Conselho afasta aplicação do preço de transferência

Por Bárbara Pombo | De São Paulo

A empresa Janssen Cilag Farmacêutica obteve decisão favorável no Conselho Administrativo de Recursos Fiscais (Carf) para afastar as regras do preço de transferência em empréstimos feitos à Johnson & Johnson, sua matriz nos Estados Unidos. A maioria dos conselheiros entendeu que os juros recebidos no pagamento não teriam que ser ajustados, uma vez que o Banco Central (BC) tinha controle sobre as operações. Os contratos de câmbio desses empréstimos foram registrados pela companhia.

O entendimento preponderante foi de que o contrato de câmbio equivale ao registro do empréstimo no Banco Central. O preço de transferência é uma forma de a Receita Federal controlar as operações financeiras e comerciais entre empresas situadas em países diferentes para evitar perdas na arrecadação de tributos.

Para advogados, a decisão chega em um momento em que cresce o volume de empréstimos de empresas brasileiras para sua matriz ou filial no exterior. “Com a crise econômica internacional, as multinacionais passaram a realizar essas operações”, diz o jurista e professor de direito tributário da Universidade de São Paulo (USP), Heleno Torres. “Por isso, o tema será muito mais frequente e vai reger a orientação de futuras fiscalizações.” Para ele, a decisão sinaliza ainda a necessidade de aprimoramento das regras do preço de transferência. “Temos uma norma simples e ineficiente para controlar as diversas e complexas operações financeiras, principalmente as de derivativos”, afirma.

No caso da Janssen, a Receita Federal questiona seis de oito empréstimos realizados entre 1999 e 2001, no valor total de US$ 86 milhões. Para a fiscalização, os juros acordados e contabilizados foram inferiores ao limite estabelecido pela lei, o que resultaria em menor recolhimento de Imposto de Renda (IR) e de Contribuição Social sobre o Lucro Líquido (CSLL).

A legislação determina um limite de valor para que as empresas brasileiras que realizam operações de mútuo com suas vinculadas no exterior deduzam ou reconheçam como receita os juros pagos ou recebidos. Esse valor é calculado pela taxa Libor (juros de mercado internacional) mais 3%. A regra, estabelecida pelo artigo 22 da Lei nº 9.430, de 1996, não vale, porém, para as operações registradas no BC. Nesse caso, são aceitas as taxas de juros informadas.
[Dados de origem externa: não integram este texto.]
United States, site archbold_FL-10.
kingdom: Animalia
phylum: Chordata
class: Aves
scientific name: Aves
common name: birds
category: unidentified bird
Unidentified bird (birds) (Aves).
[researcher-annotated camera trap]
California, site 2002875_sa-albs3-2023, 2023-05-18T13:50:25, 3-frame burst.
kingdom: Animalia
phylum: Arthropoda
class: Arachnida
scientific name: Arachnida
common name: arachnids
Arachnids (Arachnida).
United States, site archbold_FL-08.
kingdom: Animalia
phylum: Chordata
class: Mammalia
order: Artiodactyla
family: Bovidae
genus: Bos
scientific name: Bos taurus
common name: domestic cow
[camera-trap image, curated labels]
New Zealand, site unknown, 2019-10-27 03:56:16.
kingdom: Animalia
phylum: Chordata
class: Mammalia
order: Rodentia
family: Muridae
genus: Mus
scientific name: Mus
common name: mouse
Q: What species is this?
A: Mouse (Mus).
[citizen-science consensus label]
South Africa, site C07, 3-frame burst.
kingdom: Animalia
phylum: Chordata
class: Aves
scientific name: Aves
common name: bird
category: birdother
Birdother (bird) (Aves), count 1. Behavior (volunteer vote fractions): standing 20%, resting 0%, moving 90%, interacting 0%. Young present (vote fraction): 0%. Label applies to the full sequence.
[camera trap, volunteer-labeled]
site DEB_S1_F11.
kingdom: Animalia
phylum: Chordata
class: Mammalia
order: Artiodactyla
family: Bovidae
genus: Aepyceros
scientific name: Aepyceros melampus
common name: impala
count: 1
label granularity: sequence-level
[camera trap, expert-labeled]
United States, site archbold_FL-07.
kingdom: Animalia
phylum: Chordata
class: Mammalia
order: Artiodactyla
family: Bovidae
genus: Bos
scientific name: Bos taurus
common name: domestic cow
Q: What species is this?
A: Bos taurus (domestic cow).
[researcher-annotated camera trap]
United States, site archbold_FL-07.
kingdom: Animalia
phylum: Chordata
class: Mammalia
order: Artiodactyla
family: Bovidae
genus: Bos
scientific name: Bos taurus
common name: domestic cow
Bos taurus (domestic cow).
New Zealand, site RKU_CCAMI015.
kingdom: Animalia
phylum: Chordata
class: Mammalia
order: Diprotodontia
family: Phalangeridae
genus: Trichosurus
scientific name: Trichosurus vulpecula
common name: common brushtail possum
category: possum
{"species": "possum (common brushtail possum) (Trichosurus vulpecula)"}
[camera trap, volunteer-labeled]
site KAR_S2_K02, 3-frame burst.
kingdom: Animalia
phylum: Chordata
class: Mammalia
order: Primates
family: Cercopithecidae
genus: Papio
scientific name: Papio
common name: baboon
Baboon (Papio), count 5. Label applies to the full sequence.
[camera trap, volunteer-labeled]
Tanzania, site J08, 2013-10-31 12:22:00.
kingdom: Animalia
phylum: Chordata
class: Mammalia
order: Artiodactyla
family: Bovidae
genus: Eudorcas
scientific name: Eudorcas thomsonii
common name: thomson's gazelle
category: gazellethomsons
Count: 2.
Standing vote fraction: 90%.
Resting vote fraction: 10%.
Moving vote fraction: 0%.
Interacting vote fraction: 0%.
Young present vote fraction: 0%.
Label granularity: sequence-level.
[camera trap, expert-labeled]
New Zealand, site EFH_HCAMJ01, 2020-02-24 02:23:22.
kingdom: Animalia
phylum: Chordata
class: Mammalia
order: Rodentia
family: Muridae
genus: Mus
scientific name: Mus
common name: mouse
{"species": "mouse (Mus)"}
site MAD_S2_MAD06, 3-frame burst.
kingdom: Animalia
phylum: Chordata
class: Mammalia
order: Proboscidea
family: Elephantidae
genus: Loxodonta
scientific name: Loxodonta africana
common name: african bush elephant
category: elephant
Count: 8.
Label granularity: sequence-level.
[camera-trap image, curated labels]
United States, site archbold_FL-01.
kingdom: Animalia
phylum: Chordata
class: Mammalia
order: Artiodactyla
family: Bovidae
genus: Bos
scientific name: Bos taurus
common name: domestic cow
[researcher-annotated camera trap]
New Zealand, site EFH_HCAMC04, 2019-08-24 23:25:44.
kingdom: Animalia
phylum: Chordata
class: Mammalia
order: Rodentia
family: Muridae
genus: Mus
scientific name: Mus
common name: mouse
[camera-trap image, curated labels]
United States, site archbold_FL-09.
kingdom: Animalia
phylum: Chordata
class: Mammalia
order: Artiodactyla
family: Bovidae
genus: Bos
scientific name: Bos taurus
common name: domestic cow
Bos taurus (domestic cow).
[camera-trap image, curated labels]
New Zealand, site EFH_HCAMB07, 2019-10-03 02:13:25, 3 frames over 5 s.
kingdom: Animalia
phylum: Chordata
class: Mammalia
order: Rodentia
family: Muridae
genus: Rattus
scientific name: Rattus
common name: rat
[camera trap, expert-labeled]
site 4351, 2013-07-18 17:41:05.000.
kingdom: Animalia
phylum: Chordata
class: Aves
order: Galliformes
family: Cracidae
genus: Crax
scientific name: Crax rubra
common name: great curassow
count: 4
No entanto, ainda não é possível registrar no BC o chamado mútuo ativo – empréstimos de empresa no Brasil à vinculada no exterior. Isso é necessário apenas em operações inversas, quando uma companhia empresta dinheiro de sua matriz ou filial. Dessa maneira, os conselheiros da 1ª Câmara da 3ª Turma Ordinária do Carf consideraram que o contrato de câmbio serviria como controle. “Não se pode exigir o que é inexigível”, afirma, na decisão, o conselheiro Marcos Takata, redator do voto vencedor.

Para advogados, o entendimento é relevante porque firma precedente em relação aos limites do artigo 22 da Lei nº 9.430, de 1996. Ou seja, de que as regras do preço de transferência podem ser afastadas nos contratos de mútuo ativo registrados, assim como já acontece nas operações inversas. “Nunca vi decisões nesse sentido. Será possível aplicar o entendimento a diversas empresas”, diz Vivian Casanova, advogada do Barbosa, Müssnich & Aragão Advogados.

A Procuradoria-Geral da Fazenda Nacional (PGFN) informou que já recorreu da decisão. O caso será julgado agora pela Câmara Superior do Carf, última instância administrativa para discussão de autuações da receita Federal.

De acordo com o tributarista que representa a controlada da Johnson & Johnson no processo, Luis Eduardo Schoueri, do escritório Lacaz Martins, Pereira Neto, Gurevich & Schoueri, há outro argumento a favor da empresa. Segundo ele, os empréstimos foram contratados antes de 1996, quando entraram em vigor as regras de ajuste de juros. “O devedor não iria concordar em repactuar o contrato e pagar mais juros só porque a legislação brasileira foi alterada”, diz.